Work to complete: Repeat every item below word for word, changing nothing.

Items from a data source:
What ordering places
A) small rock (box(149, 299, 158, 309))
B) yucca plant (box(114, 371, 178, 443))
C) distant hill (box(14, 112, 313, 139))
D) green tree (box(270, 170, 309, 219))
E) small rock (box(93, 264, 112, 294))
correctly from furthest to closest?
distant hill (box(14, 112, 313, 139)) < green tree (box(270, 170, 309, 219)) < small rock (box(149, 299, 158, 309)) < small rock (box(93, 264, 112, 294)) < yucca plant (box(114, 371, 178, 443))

The reply:
What ordering places
A) small rock (box(149, 299, 158, 309))
B) yucca plant (box(114, 371, 178, 443))
C) distant hill (box(14, 112, 313, 139))
D) green tree (box(270, 170, 309, 219))
E) small rock (box(93, 264, 112, 294))
correctly from furthest to closest?
distant hill (box(14, 112, 313, 139)) < green tree (box(270, 170, 309, 219)) < small rock (box(149, 299, 158, 309)) < small rock (box(93, 264, 112, 294)) < yucca plant (box(114, 371, 178, 443))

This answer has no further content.